Le sous-marin plonge pour prendre les dispositions de torpillage. Mais une très légère fumée sur tribord arrière permet de voir que le sous-marin suit FRANK DELMAS pendant 4 ou 5 milles, sans gagner. La vitesse est alors réduite à 7 noeuds et les hommes de veille sont quadruplés de chaque bord. Le cap est mis à l'est, puis au sud dans un grain. En sortant du grain, le sous-marin est aperçu à 9000 m sur un quart tribord. La vitesse est encore réduite à 4 noeuds. Le sous-marin semble alors virer de bord. Pour déjouer cette manoeuvre, le cap est mis sur lui en le gardant légèrement sur bâbord et en forçant la vitesse. Le sous-marin prend alors la fuite et le FRANK DELMAS continue la poursuite.
Mais à, 16h15, refusant le combat, le sous-marin plonge et disparaît. Il ne s'est pas laissé approcher. FRANK DELMAS reprend alors sa route au nord en faisant des zigzags jusqu'à la nuit.
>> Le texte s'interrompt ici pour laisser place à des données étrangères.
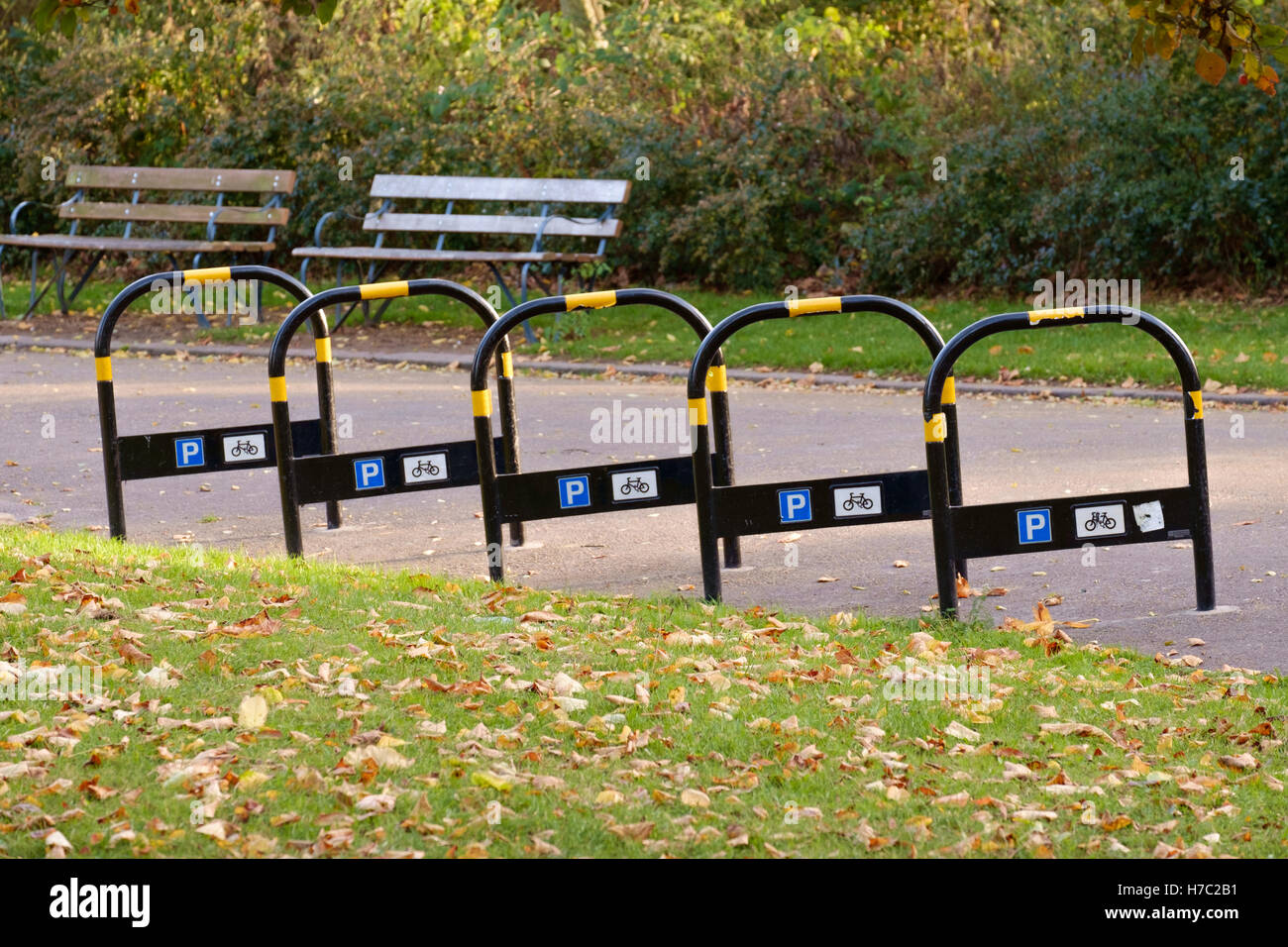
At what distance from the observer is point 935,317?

La commission n'a pas à donner d'opinion sur les manoeuvres de l'enseigne de vaisseau Guesdon, ne connaissant pas ses ordres.
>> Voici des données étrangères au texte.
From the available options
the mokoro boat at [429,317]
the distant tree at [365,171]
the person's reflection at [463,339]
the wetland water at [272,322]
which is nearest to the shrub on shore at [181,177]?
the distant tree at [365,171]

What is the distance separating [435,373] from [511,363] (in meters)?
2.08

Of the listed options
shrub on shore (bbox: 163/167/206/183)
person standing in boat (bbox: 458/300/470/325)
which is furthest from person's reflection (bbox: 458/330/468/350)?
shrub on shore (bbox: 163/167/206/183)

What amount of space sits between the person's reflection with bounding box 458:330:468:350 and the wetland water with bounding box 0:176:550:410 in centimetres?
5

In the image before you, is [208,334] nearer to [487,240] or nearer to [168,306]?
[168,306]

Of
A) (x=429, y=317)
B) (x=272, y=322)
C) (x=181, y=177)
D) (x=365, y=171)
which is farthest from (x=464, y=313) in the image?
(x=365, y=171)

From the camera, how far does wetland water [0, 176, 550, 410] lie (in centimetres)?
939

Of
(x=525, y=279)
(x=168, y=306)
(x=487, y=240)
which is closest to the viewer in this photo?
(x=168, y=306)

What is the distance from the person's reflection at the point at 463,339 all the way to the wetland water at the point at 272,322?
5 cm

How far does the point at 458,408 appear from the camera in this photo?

Elle souligne toutefois que la conduite du capitaine Grandjean a été parfaite. Il en a été de même pour celle de son équipage.
Note de l'officier enquêteur de l'AMBC
Le bâtiment n'a pas tiré, mais les pièces étaient prêtes.
Il ne comportait que six canonniers AMBC faute de logement suffisant à bord. Depuis, un logement a été construit par le port de Rochefort et un 7e homme a été embarqué pour le service de l'artillerie. En dehors des missions spéciales, c'est un quartier-maître canonnier qui remplit la fonction d'officier de tir.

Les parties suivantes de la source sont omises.